我的視覺世界讓位給了盎格魯–撒克遜語言的聽覺世界。後來我又到了另一個世界,一個更加豐富的斯堪的納維亞文學的世界,我研究《埃達》和薩迦。後來我寫了《古代日耳曼文學》,在這些主題的基礎上我又寫了很多詩,尤其是我很享受這一切。現在我在準備一本關於斯堪的納維亞文學的書。

失明沒有使我膽怯。而且我的出版人又告訴我一個好訊息,他說,如果我一年交給他三十首詩,他就可以出一本書。三十首詩意味著沉重的壓力,特別是在需要逐字逐句口述的情況下。但同時,也意味著相當大的自由,因為一個人一年中不可能不碰到三十個大發詩興的機會。失明對於我沒有成為徹底的不幸,也不應該把它看得太重。
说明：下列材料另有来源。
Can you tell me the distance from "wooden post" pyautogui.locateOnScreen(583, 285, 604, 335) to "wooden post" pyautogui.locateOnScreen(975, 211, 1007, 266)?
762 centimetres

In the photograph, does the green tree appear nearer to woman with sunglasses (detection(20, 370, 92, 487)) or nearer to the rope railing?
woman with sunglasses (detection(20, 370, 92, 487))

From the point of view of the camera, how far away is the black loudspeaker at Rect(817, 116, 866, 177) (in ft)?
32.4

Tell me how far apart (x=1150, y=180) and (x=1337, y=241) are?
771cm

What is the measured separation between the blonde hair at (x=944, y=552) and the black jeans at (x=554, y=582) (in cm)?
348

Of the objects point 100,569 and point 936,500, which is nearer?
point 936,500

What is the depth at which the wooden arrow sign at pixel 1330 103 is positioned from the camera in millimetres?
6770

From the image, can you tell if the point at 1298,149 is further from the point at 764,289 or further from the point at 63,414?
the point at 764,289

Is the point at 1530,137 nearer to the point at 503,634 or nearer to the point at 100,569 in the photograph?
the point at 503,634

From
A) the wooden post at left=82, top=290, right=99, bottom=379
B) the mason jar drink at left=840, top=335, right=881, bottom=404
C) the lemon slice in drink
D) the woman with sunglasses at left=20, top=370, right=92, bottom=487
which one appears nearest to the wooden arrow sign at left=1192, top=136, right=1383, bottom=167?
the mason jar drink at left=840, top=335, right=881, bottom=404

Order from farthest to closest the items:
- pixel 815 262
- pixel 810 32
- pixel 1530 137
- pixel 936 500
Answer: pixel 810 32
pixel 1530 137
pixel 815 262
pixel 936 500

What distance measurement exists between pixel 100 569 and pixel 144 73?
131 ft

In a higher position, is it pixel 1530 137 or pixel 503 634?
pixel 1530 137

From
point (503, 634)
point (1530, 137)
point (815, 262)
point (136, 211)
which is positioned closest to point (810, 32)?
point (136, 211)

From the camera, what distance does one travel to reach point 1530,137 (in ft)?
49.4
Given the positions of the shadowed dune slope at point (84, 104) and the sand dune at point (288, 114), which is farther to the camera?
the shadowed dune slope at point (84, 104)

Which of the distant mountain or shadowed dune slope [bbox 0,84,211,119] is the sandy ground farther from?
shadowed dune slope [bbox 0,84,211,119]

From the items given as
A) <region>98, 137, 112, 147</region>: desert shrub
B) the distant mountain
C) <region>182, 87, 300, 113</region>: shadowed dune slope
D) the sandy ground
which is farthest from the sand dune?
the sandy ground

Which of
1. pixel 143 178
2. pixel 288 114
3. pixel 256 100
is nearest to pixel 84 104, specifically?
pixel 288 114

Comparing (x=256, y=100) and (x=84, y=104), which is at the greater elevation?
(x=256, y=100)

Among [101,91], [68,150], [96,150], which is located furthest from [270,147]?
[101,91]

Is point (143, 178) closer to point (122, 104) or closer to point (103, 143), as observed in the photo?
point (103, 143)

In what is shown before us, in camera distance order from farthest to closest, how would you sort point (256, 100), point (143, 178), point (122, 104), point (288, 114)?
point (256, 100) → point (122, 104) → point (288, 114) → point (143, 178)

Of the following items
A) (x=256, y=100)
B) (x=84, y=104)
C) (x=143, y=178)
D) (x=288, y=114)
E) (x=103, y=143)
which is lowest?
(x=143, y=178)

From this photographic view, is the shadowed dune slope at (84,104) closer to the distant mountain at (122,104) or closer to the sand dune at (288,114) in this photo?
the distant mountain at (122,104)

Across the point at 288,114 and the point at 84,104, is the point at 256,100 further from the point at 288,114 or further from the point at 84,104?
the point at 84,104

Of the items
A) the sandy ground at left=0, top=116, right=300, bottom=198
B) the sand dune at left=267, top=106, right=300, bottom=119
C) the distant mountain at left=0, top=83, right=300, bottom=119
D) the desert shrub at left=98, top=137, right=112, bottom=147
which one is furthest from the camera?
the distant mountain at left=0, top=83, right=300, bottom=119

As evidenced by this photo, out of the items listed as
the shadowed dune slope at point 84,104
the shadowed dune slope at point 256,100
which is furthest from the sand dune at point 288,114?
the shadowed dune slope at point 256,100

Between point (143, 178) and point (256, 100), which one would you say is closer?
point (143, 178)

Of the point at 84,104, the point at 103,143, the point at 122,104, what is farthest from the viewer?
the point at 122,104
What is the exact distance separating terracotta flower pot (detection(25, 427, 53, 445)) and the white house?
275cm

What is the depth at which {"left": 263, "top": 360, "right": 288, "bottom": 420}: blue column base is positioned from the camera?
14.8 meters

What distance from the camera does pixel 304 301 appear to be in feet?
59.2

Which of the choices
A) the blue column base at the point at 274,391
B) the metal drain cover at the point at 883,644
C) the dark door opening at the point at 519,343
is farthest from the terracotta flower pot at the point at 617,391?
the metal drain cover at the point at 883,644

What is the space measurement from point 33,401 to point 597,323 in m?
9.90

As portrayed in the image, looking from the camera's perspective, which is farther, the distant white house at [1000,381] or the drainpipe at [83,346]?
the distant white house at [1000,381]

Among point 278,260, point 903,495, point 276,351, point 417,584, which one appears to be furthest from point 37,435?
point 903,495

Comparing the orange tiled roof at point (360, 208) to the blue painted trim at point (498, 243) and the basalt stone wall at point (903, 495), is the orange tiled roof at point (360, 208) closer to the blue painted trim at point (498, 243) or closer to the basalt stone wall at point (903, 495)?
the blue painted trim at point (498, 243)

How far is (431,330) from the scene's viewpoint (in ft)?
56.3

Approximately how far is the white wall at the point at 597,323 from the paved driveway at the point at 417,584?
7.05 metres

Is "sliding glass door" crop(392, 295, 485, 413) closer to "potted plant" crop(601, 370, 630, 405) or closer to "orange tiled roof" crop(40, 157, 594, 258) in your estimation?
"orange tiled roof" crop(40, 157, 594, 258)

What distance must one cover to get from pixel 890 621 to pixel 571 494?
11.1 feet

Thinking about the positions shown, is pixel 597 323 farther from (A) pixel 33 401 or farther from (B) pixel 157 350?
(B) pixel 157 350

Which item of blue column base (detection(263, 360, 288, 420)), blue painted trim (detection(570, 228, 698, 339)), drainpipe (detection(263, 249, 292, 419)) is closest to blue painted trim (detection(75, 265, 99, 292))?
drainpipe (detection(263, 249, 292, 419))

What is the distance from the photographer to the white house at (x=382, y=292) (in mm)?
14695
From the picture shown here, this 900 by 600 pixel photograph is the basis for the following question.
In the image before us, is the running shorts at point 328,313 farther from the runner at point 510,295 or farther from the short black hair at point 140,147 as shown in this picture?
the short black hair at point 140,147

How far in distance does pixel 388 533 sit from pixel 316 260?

應該把它看做是一種生活方式:人類的一種生活方式。

失明也有好處。有些東西我還應該歸功於黑暗:我的盎格魯–撒克遜的收穫,對冰島語言的淺薄瞭解,那麼多一行行、一首首的詩篇,還寫了一本書,書名有點虛偽,有點誇張,叫做《影子的頌歌》。

現在我想談一談別人的情況,一些偉人的情況。我們就從這個關於詩歌與失明之間親密關係的明顯例子開始,從這個被認為是詩人之巔的荷馬開始。(我們還知道另一位希臘盲人詩人塔米里斯,塔米里斯的作品已經失傳,我們主要是通過彌爾頓,另一位著名的瞎子所提到的情況瞭解他的。塔米里斯在一次比賽中被繆斯打敗,繆斯毀了他的豎琴,還弄瞎了他的眼睛。)

有一個非常奇怪的假設,是奧斯卡·王爾德提出的,我不認為它有歷史根據,但是充滿機鋒。一般地說,作家總是希望他們所說的話具有深度。王爾德卻是一個希望顯得膚淺而其實很有深度的人。他希望我們把他想象成一位健談者,希望我們在想到他時,能像柏拉圖想到詩歌一樣,「那輕盈而帶翅膀的神聖之物」。正是那輕盈而帶翅膀的神聖之物奧斯卡·王爾德告訴我們,古代把荷馬錶現為盲人詩人,這是經過深思熟慮的。

我們並不知道荷馬是不是存在過。事實上有七個城市在為他的名字而爭奪,這就足以使我們懷疑其歷史的真實性。也許並不是一個荷馬,而是我們用荷馬的名字掩蓋了許許多多希臘人。傳統上一口咬定這是一位盲人詩人,但是荷馬的詩卻是視覺化的,在許多時候是光彩耀人的,就像奧斯卡·王爾德的詩一樣,當然程度上略為差些。

王爾德發現他的詩過於視覺化而想改掉這個缺點,他想使他的詩也成為聽覺的、富有音樂性的詩,就像他非常喜歡而且欽佩的丁尼生或者魏爾蘭的詩那樣。王爾德認為:「希臘人堅持認為荷馬是盲人,以說明詩不應該是視覺化的,而應該是聽覺化的。」由此而產生了魏爾蘭的首先是音樂的說法,由此而產生了與王爾德同時代的象徵主義。

我們可以認為荷馬從未存在過,但是希臘人喜歡把他想象成一個盲人,以便堅持詩歌首先是音樂,詩歌首先是豎琴。對於一位詩人,視覺化的東西可以存在,也可以不存在。我知道那些視覺化的大詩人,也知道那些非視覺化的大詩人,精神上的、思想上的詩人,這裡用不著提他們的名字。